Insecticide resistance in southern chinch bugs (SCB) was first noted in 1953 in Miami where Wolfenbarger (1953) showed poor control with chlordane. By 1958, Kerr and Robinson (1958) documented resistance to DDT at Sarasota, Florida. The chinch bugs had become resistant to parathion at Fort Lauderdale, Florida by 1960 (Kerr 1960). Chinch bug resistance to both chlorpyrifos and diazinon was confirmed in 1977 at Pompano Beach, Florida (Reinert & Niemczyk 1982). And, in 1983, Reinert and Porter (1983) reported a 9.2 fold level of resistance to the carbamate insecticide, propoxur by SCB. Hence, by 1983, SCB had shown some resistance to chlorinated hydrocarbon, organophosphate, and carbamate insecticides.

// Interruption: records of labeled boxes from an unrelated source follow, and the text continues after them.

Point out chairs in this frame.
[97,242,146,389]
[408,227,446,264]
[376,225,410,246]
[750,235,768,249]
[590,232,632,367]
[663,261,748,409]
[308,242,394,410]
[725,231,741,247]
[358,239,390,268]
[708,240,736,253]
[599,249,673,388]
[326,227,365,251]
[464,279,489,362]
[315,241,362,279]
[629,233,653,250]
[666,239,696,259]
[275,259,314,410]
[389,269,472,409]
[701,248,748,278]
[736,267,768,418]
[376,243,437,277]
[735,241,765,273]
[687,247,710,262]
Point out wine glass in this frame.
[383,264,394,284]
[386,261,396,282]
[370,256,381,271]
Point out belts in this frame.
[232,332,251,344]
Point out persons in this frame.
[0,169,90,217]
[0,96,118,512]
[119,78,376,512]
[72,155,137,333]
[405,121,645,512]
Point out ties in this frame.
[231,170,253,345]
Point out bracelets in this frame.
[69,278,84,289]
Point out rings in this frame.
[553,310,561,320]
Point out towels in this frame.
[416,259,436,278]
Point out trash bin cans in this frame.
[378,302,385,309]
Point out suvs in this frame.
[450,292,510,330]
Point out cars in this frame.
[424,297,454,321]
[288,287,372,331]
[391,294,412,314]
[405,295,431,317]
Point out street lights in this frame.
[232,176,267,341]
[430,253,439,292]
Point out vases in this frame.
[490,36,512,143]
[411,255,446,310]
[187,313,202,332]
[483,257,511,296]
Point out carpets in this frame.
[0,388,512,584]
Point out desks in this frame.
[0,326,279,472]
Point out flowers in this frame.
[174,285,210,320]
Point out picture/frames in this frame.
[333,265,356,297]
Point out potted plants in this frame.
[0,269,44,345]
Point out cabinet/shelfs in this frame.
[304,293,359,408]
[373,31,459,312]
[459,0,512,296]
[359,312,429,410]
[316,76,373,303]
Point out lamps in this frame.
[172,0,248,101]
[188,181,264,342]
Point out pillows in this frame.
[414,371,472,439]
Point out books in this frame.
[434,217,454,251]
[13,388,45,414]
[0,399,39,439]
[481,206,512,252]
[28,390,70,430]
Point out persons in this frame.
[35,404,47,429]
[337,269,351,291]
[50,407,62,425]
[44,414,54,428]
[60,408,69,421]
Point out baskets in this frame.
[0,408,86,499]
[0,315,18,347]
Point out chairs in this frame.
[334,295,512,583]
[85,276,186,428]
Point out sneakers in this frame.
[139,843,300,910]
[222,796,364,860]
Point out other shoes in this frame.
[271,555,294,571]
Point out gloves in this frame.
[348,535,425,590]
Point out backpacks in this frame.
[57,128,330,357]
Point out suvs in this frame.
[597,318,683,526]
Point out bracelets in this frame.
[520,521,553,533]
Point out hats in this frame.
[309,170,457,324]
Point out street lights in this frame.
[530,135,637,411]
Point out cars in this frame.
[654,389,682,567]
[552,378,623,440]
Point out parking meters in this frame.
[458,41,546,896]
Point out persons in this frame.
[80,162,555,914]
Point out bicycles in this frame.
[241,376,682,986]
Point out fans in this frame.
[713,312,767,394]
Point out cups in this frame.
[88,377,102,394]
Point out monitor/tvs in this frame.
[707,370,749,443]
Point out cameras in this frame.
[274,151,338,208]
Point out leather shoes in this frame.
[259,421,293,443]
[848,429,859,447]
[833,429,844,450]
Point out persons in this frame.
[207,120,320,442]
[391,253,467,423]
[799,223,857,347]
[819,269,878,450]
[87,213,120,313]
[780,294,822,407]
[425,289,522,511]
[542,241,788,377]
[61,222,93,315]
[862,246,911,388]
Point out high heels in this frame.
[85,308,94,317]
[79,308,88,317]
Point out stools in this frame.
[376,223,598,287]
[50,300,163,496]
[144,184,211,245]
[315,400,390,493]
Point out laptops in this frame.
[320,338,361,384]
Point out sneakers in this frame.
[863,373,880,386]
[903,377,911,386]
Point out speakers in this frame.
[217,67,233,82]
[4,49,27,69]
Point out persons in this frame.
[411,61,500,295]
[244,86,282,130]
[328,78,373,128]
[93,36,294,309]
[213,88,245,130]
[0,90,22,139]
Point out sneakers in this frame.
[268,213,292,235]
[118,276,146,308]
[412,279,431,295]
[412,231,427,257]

In recent years, synthetic pyrethroid insecticides have become increasingly used for SCB control in Florida. Bifenthrin is a synthetic pyrethroid compound used as a contact and stomach poison insecticide/acaricide (Thomson 1998). Bifenthrin has been and still is being used for SCB control in Florida. During 2003, instances of difficulty in controlling SCB with bifenthrin in Florida came to our attention. The objective of our study was to determine if southern chinch bugs had become resistant to bifenthrin, and if so, note possible trends in this resistance.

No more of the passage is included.